Comprendre la dépense fiscale

Les dépenses fiscales constituent les avantages fiscaux accordés par l’Etat en vue d’encourager des personnes physiques ou morales ou des politiques publiques, en renonçant volontairement à une partie de ses revenus pour atteindre des objectifs déterminés. Elles revêtent plusieurs formes et peuvent porter, soit directement sur l’assiette imposable, soit sur les taux d’imposition ou alors indirectement sur la trésorerie de l’entreprise. Au niveau de l’assiette fiscale, les mesures dérogatoires concernent les exonérations totales, partielles ou temporaires, les déductions, les abattements et les provisions en franchise d’impôts. Au niveau des taux d’imposition, l’écart entre les taux préférentiels accordés à certaines activités et les taux normaux est considéré comme une dépense fiscale.

Dans le cadre du programme économique et financier conclu avec le FMI en juin 2017, le gouvernement s’est engagé à rétablir la soutenabilité des finances publiques. Pour y parvenir, les objectifs de politique budgétaire consistent, entre autre, à une gestion de la TVA plus efficace ainsi que la maîtrise des exonérations. De fait, les pouvoirs publics

n’hésitent plus à reconnaitre que le secteur privé a bénéficié jusqu’à présent d’avantages fiscaux « exorbitants ».

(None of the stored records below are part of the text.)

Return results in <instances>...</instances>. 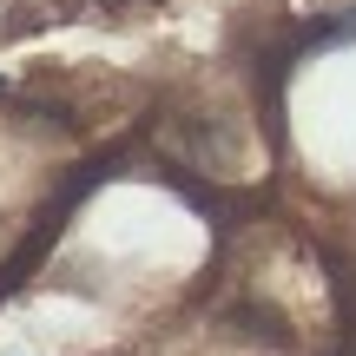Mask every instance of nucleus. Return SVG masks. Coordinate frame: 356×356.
Segmentation results:
<instances>
[{"label": "nucleus", "mask_w": 356, "mask_h": 356, "mask_svg": "<svg viewBox=\"0 0 356 356\" xmlns=\"http://www.w3.org/2000/svg\"><path fill=\"white\" fill-rule=\"evenodd\" d=\"M218 323H225L231 337H244V343L270 350V356H297V330H291V317H284L277 304H264V297H231Z\"/></svg>", "instance_id": "obj_2"}, {"label": "nucleus", "mask_w": 356, "mask_h": 356, "mask_svg": "<svg viewBox=\"0 0 356 356\" xmlns=\"http://www.w3.org/2000/svg\"><path fill=\"white\" fill-rule=\"evenodd\" d=\"M159 178H165V185H172L185 204H198V211L211 218V231H238V225H251V218L270 204L264 185L238 191V185H225V178L211 185V178H198V172H185V165H165V159H159Z\"/></svg>", "instance_id": "obj_1"}]
</instances>
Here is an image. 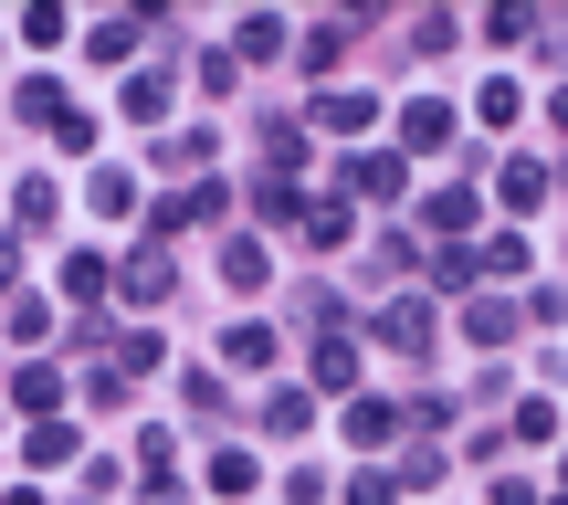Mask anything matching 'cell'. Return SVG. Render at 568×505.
I'll return each mask as SVG.
<instances>
[{"label":"cell","mask_w":568,"mask_h":505,"mask_svg":"<svg viewBox=\"0 0 568 505\" xmlns=\"http://www.w3.org/2000/svg\"><path fill=\"white\" fill-rule=\"evenodd\" d=\"M389 432H400V411H389V401H358V411H347V443H389Z\"/></svg>","instance_id":"cell-1"},{"label":"cell","mask_w":568,"mask_h":505,"mask_svg":"<svg viewBox=\"0 0 568 505\" xmlns=\"http://www.w3.org/2000/svg\"><path fill=\"white\" fill-rule=\"evenodd\" d=\"M347 190H368V201H389V190H400V159H347Z\"/></svg>","instance_id":"cell-2"},{"label":"cell","mask_w":568,"mask_h":505,"mask_svg":"<svg viewBox=\"0 0 568 505\" xmlns=\"http://www.w3.org/2000/svg\"><path fill=\"white\" fill-rule=\"evenodd\" d=\"M274 358V326H232V368H264Z\"/></svg>","instance_id":"cell-3"},{"label":"cell","mask_w":568,"mask_h":505,"mask_svg":"<svg viewBox=\"0 0 568 505\" xmlns=\"http://www.w3.org/2000/svg\"><path fill=\"white\" fill-rule=\"evenodd\" d=\"M264 432H305V390H274V401H264Z\"/></svg>","instance_id":"cell-4"}]
</instances>
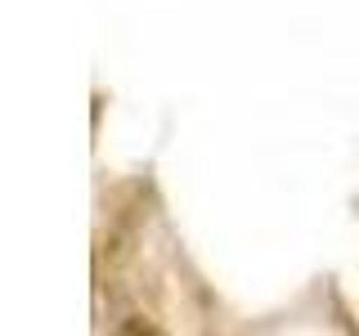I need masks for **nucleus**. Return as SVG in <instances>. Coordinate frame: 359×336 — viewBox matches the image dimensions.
I'll return each instance as SVG.
<instances>
[]
</instances>
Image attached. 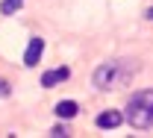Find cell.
I'll list each match as a JSON object with an SVG mask.
<instances>
[{
    "label": "cell",
    "instance_id": "obj_1",
    "mask_svg": "<svg viewBox=\"0 0 153 138\" xmlns=\"http://www.w3.org/2000/svg\"><path fill=\"white\" fill-rule=\"evenodd\" d=\"M133 74H135L133 59H109L91 74V82L100 91H112V88H121V85H130Z\"/></svg>",
    "mask_w": 153,
    "mask_h": 138
},
{
    "label": "cell",
    "instance_id": "obj_2",
    "mask_svg": "<svg viewBox=\"0 0 153 138\" xmlns=\"http://www.w3.org/2000/svg\"><path fill=\"white\" fill-rule=\"evenodd\" d=\"M124 118L130 120V126H135V129H150L153 126V88L135 91L130 97V103H127Z\"/></svg>",
    "mask_w": 153,
    "mask_h": 138
},
{
    "label": "cell",
    "instance_id": "obj_3",
    "mask_svg": "<svg viewBox=\"0 0 153 138\" xmlns=\"http://www.w3.org/2000/svg\"><path fill=\"white\" fill-rule=\"evenodd\" d=\"M41 53H44V41L41 38H30L27 50H24V65H27V68H36L38 59H41Z\"/></svg>",
    "mask_w": 153,
    "mask_h": 138
},
{
    "label": "cell",
    "instance_id": "obj_4",
    "mask_svg": "<svg viewBox=\"0 0 153 138\" xmlns=\"http://www.w3.org/2000/svg\"><path fill=\"white\" fill-rule=\"evenodd\" d=\"M68 77H71L68 68H56V71H47V74L41 77V85H44V88H53V85H59V82H65Z\"/></svg>",
    "mask_w": 153,
    "mask_h": 138
},
{
    "label": "cell",
    "instance_id": "obj_5",
    "mask_svg": "<svg viewBox=\"0 0 153 138\" xmlns=\"http://www.w3.org/2000/svg\"><path fill=\"white\" fill-rule=\"evenodd\" d=\"M121 120H124V115H121L118 109H112V112L97 115V126H100V129H115V126H121Z\"/></svg>",
    "mask_w": 153,
    "mask_h": 138
},
{
    "label": "cell",
    "instance_id": "obj_6",
    "mask_svg": "<svg viewBox=\"0 0 153 138\" xmlns=\"http://www.w3.org/2000/svg\"><path fill=\"white\" fill-rule=\"evenodd\" d=\"M76 112H79V106H76L74 100H62V103H56V115H59L62 120L76 118Z\"/></svg>",
    "mask_w": 153,
    "mask_h": 138
},
{
    "label": "cell",
    "instance_id": "obj_7",
    "mask_svg": "<svg viewBox=\"0 0 153 138\" xmlns=\"http://www.w3.org/2000/svg\"><path fill=\"white\" fill-rule=\"evenodd\" d=\"M21 6H24V0H3L0 3V15H15Z\"/></svg>",
    "mask_w": 153,
    "mask_h": 138
},
{
    "label": "cell",
    "instance_id": "obj_8",
    "mask_svg": "<svg viewBox=\"0 0 153 138\" xmlns=\"http://www.w3.org/2000/svg\"><path fill=\"white\" fill-rule=\"evenodd\" d=\"M50 135H56V138H65L68 132H65V126H53V129H50Z\"/></svg>",
    "mask_w": 153,
    "mask_h": 138
},
{
    "label": "cell",
    "instance_id": "obj_9",
    "mask_svg": "<svg viewBox=\"0 0 153 138\" xmlns=\"http://www.w3.org/2000/svg\"><path fill=\"white\" fill-rule=\"evenodd\" d=\"M6 94H9V82H3V79H0V97H6Z\"/></svg>",
    "mask_w": 153,
    "mask_h": 138
},
{
    "label": "cell",
    "instance_id": "obj_10",
    "mask_svg": "<svg viewBox=\"0 0 153 138\" xmlns=\"http://www.w3.org/2000/svg\"><path fill=\"white\" fill-rule=\"evenodd\" d=\"M147 18H150V21H153V9H147Z\"/></svg>",
    "mask_w": 153,
    "mask_h": 138
}]
</instances>
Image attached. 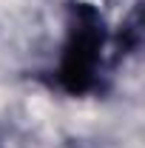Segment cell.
<instances>
[]
</instances>
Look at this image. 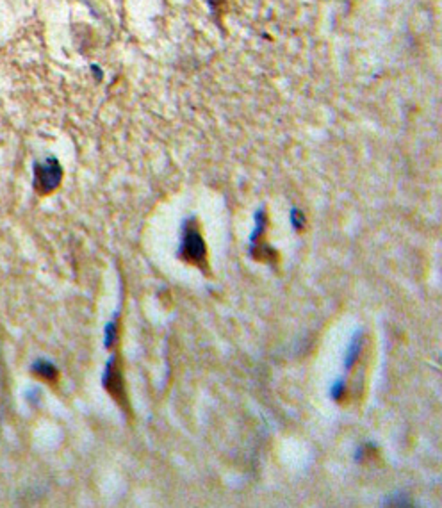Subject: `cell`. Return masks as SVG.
<instances>
[{
    "mask_svg": "<svg viewBox=\"0 0 442 508\" xmlns=\"http://www.w3.org/2000/svg\"><path fill=\"white\" fill-rule=\"evenodd\" d=\"M63 179V168L56 157H47L43 163L34 164V190L41 196L54 193Z\"/></svg>",
    "mask_w": 442,
    "mask_h": 508,
    "instance_id": "cell-1",
    "label": "cell"
},
{
    "mask_svg": "<svg viewBox=\"0 0 442 508\" xmlns=\"http://www.w3.org/2000/svg\"><path fill=\"white\" fill-rule=\"evenodd\" d=\"M181 257L184 258L185 263L193 264V266L205 267V243H203V237L200 236V232L194 227V220L185 223L184 239H182L181 246Z\"/></svg>",
    "mask_w": 442,
    "mask_h": 508,
    "instance_id": "cell-2",
    "label": "cell"
},
{
    "mask_svg": "<svg viewBox=\"0 0 442 508\" xmlns=\"http://www.w3.org/2000/svg\"><path fill=\"white\" fill-rule=\"evenodd\" d=\"M103 387L108 389L109 394H111L123 409H127V392H125L123 376H121L120 366H118V362L114 360V358L109 362L108 373L103 376Z\"/></svg>",
    "mask_w": 442,
    "mask_h": 508,
    "instance_id": "cell-3",
    "label": "cell"
},
{
    "mask_svg": "<svg viewBox=\"0 0 442 508\" xmlns=\"http://www.w3.org/2000/svg\"><path fill=\"white\" fill-rule=\"evenodd\" d=\"M32 375L38 376L39 380H43L47 383H56L57 380V369L52 366L50 362L39 360L32 366Z\"/></svg>",
    "mask_w": 442,
    "mask_h": 508,
    "instance_id": "cell-4",
    "label": "cell"
},
{
    "mask_svg": "<svg viewBox=\"0 0 442 508\" xmlns=\"http://www.w3.org/2000/svg\"><path fill=\"white\" fill-rule=\"evenodd\" d=\"M361 346H362L361 339L353 341L352 348H350V352H348V358H346V367L353 366V362L356 360V357H359V354H361Z\"/></svg>",
    "mask_w": 442,
    "mask_h": 508,
    "instance_id": "cell-5",
    "label": "cell"
},
{
    "mask_svg": "<svg viewBox=\"0 0 442 508\" xmlns=\"http://www.w3.org/2000/svg\"><path fill=\"white\" fill-rule=\"evenodd\" d=\"M291 220H292V225H294V229H301L305 223L303 220V214H301L298 209H292V214H291Z\"/></svg>",
    "mask_w": 442,
    "mask_h": 508,
    "instance_id": "cell-6",
    "label": "cell"
},
{
    "mask_svg": "<svg viewBox=\"0 0 442 508\" xmlns=\"http://www.w3.org/2000/svg\"><path fill=\"white\" fill-rule=\"evenodd\" d=\"M343 392H344V382H337L335 383V387L332 389V396H334L335 400H341V398H343Z\"/></svg>",
    "mask_w": 442,
    "mask_h": 508,
    "instance_id": "cell-7",
    "label": "cell"
},
{
    "mask_svg": "<svg viewBox=\"0 0 442 508\" xmlns=\"http://www.w3.org/2000/svg\"><path fill=\"white\" fill-rule=\"evenodd\" d=\"M223 2H225V0H209V4H210V8H212V9H218L219 6L223 4Z\"/></svg>",
    "mask_w": 442,
    "mask_h": 508,
    "instance_id": "cell-8",
    "label": "cell"
},
{
    "mask_svg": "<svg viewBox=\"0 0 442 508\" xmlns=\"http://www.w3.org/2000/svg\"><path fill=\"white\" fill-rule=\"evenodd\" d=\"M91 68H93V72H94V75H97V79H102V70H100L99 66L93 65V66H91Z\"/></svg>",
    "mask_w": 442,
    "mask_h": 508,
    "instance_id": "cell-9",
    "label": "cell"
}]
</instances>
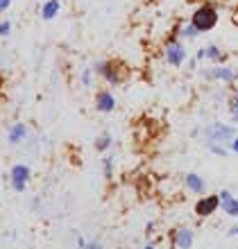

En vue de la rationalisation des dépenses fiscales et d’en assurer un suivi strict, les différentes études menées par la DGI et la Ferdi recommandent d’évaluer l’impact des régimes dérogatoires et des codes spécifiques pour les rendre compatibles avec les politiques de mobilisation des recettes ; réformer le régime fiscal des marchés publics sur financement extérieur en systématisant la conclusion de ceux-ci, toutes taxes comprises (TTC), qui mettra un terme à l’indisponibilité des fonds de contrepartie ; d’effectuer un meilleur ciblage de la dépense fiscale destinée aux ménages les plus défavorisés étant entendu que le poste « alimentation, boisson non alcoolisées » qui bénéficie de 46% de la dépense fiscale en matière de TVA profite à hauteur de 5,8% seulement aux ménages défavorisés contre 40,8% pour les ménages les plus riches ; les dépenses de consommation des ménages étant fonction du niveau de consommation.